Famous as the site of part of Nelson Mandela's 27-year incarceration, Robben Island has variously been a prison, leper colony, defense station, mental institution and now World Heritage site and museum. Located 12km from Cape Town, it's a 30-minute ferry ride each way across Table Bay to the island in conjunction with a 2.5-hour tour.
Since the Dutch settled at the Cape in the mid-1600s, Robben Island has been primarily used as a maximum-security prison housing anti-apartheid activists such as Nelson Mandela as well as a medium-security prison for criminal offenders. The site became a museum in 1997 and was declared a World Heritage site in 1999. It's a popular destination for visitors to Cape Town, and tour tickets tend to sell out quickly so it's worth booking online to avoid missing out. The Robben Island Museum tour includes the return ferry trip, a visit to the Maximum Security Prison, interaction with an ex-political prisoner as part of the reconciliation process and a 45-minute guided bus trip. Tickets are R230 for adults and R120 for children under 18 years.
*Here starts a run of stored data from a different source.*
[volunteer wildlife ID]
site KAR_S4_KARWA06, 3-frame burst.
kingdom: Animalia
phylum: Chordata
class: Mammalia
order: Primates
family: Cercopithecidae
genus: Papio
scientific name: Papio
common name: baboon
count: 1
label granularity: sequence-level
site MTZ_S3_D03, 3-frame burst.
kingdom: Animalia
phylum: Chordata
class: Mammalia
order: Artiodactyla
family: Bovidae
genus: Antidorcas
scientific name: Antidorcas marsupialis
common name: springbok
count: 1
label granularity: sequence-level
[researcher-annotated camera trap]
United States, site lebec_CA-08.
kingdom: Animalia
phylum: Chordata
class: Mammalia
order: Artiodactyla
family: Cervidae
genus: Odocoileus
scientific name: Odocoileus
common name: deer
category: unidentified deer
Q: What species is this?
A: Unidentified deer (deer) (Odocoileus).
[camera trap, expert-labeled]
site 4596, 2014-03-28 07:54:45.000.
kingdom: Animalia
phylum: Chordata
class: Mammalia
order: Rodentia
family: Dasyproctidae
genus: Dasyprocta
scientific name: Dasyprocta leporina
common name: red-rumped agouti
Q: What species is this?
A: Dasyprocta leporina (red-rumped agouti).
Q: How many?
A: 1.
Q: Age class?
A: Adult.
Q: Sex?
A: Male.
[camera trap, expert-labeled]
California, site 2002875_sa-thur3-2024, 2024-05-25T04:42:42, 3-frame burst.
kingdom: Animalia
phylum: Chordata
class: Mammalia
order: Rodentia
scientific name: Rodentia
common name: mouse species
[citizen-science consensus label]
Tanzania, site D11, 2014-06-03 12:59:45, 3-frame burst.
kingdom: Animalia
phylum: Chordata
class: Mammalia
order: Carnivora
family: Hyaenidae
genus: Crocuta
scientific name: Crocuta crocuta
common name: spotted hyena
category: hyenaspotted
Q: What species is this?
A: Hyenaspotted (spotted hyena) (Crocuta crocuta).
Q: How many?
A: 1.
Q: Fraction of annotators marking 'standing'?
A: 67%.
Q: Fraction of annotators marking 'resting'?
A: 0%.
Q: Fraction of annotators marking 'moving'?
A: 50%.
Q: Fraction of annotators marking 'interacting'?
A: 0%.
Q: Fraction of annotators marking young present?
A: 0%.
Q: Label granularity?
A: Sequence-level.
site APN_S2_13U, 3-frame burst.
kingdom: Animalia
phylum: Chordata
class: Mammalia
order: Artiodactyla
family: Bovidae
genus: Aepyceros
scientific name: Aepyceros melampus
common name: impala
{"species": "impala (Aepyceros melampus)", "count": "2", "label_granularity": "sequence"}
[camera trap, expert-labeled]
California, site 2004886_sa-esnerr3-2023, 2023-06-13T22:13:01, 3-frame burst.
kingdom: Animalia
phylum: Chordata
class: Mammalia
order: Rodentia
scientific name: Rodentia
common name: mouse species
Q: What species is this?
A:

The moving and sobering tour begins at the Nelson Mandela Gateway to Robben Island, which houses interactive exhibits and historic images of prison life. You also get to walk through the actual prison and see the cells where some of the most famous South Africans were incarcerated, as well as the lime quarry where the inmates worked and the leper church. It's a significant site which recognises the triumph of the human spirit over oppression and the importance of human rights.
Robben Island is also an area of natural conservation and is home to a variety of flora and fauna including veld flowers, springboks and ostriches and around 132 species of bird – including the African or Jackass penguin which has a breeding colony on the island. On the boat trip over you can also view Cape Fur seals, whales and dolphins.